▶ PROBLEM DESCRIPTION
Put each line of the rows below into a Markdown table with the columns No. and Line. Number the lines in order and omit any blank ones.

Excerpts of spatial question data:

╭──

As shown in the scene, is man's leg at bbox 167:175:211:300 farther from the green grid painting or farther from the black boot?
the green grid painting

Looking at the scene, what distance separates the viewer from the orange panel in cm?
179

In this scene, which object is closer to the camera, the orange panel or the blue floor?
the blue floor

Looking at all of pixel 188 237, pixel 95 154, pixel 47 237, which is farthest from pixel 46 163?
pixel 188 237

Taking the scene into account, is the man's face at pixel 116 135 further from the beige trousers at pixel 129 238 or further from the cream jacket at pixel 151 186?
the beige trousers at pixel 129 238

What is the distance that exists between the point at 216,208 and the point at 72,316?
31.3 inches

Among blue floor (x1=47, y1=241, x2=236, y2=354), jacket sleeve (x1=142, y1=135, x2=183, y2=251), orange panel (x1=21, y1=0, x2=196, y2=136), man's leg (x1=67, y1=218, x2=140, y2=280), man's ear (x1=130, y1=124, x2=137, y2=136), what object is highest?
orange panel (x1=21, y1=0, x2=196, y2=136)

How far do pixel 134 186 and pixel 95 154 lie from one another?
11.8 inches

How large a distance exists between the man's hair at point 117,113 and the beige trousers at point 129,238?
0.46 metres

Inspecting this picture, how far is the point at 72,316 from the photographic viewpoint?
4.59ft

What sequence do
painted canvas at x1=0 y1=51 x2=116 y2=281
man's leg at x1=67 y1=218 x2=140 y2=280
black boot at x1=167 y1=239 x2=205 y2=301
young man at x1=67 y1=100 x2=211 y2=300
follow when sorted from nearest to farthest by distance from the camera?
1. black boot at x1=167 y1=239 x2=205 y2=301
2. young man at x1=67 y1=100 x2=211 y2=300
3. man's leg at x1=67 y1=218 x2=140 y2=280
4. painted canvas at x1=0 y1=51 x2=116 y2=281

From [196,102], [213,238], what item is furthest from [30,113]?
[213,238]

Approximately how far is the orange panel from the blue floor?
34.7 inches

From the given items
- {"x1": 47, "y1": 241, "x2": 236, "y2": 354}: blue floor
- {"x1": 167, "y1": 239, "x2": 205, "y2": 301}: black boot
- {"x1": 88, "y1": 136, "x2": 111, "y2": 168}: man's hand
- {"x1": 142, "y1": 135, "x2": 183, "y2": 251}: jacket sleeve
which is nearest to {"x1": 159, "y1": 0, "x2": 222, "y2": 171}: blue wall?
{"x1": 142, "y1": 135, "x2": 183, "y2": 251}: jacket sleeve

╰──

▶ ANSWER TO THE PROBLEM
| No. | Line |
|---|---|
| 1 | As shown in the scene, is man's leg at bbox 167:175:211:300 farther from the green grid painting or farther from the black boot? |
| 2 | the green grid painting |
| 3 | Looking at the scene, what distance separates the viewer from the orange panel in cm? |
| 4 | 179 |
| 5 | In this scene, which object is closer to the camera, the orange panel or the blue floor? |
| 6 | the blue floor |
| 7 | Looking at all of pixel 188 237, pixel 95 154, pixel 47 237, which is farthest from pixel 46 163? |
| 8 | pixel 188 237 |
| 9 | Taking the scene into account, is the man's face at pixel 116 135 further from the beige trousers at pixel 129 238 or further from the cream jacket at pixel 151 186? |
| 10 | the beige trousers at pixel 129 238 |
| 11 | What is the distance that exists between the point at 216,208 and the point at 72,316? |
| 12 | 31.3 inches |
| 13 | Among blue floor (x1=47, y1=241, x2=236, y2=354), jacket sleeve (x1=142, y1=135, x2=183, y2=251), orange panel (x1=21, y1=0, x2=196, y2=136), man's leg (x1=67, y1=218, x2=140, y2=280), man's ear (x1=130, y1=124, x2=137, y2=136), what object is highest? |
| 14 | orange panel (x1=21, y1=0, x2=196, y2=136) |
| 15 | How far do pixel 134 186 and pixel 95 154 lie from one another? |
| 16 | 11.8 inches |
| 17 | How large a distance exists between the man's hair at point 117,113 and the beige trousers at point 129,238? |
| 18 | 0.46 metres |
| 19 | Inspecting this picture, how far is the point at 72,316 from the photographic viewpoint? |
| 20 | 4.59ft |
| 21 | What sequence do |
| 22 | painted canvas at x1=0 y1=51 x2=116 y2=281 |
| 23 | man's leg at x1=67 y1=218 x2=140 y2=280 |
| 24 | black boot at x1=167 y1=239 x2=205 y2=301 |
| 25 | young man at x1=67 y1=100 x2=211 y2=300 |
| 26 | follow when sorted from nearest to farthest by distance from the camera? |
| 27 | 1. black boot at x1=167 y1=239 x2=205 y2=301 |
| 28 | 2. young man at x1=67 y1=100 x2=211 y2=300 |
| 29 | 3. man's leg at x1=67 y1=218 x2=140 y2=280 |
| 30 | 4. painted canvas at x1=0 y1=51 x2=116 y2=281 |
| 31 | From [196,102], [213,238], what item is furthest from [30,113]? |
| 32 | [213,238] |
| 33 | Approximately how far is the orange panel from the blue floor? |
| 34 | 34.7 inches |
| 35 | From the given items |
| 36 | - {"x1": 47, "y1": 241, "x2": 236, "y2": 354}: blue floor |
| 37 | - {"x1": 167, "y1": 239, "x2": 205, "y2": 301}: black boot |
| 38 | - {"x1": 88, "y1": 136, "x2": 111, "y2": 168}: man's hand |
| 39 | - {"x1": 142, "y1": 135, "x2": 183, "y2": 251}: jacket sleeve |
| 40 | which is nearest to {"x1": 159, "y1": 0, "x2": 222, "y2": 171}: blue wall? |
| 41 | {"x1": 142, "y1": 135, "x2": 183, "y2": 251}: jacket sleeve |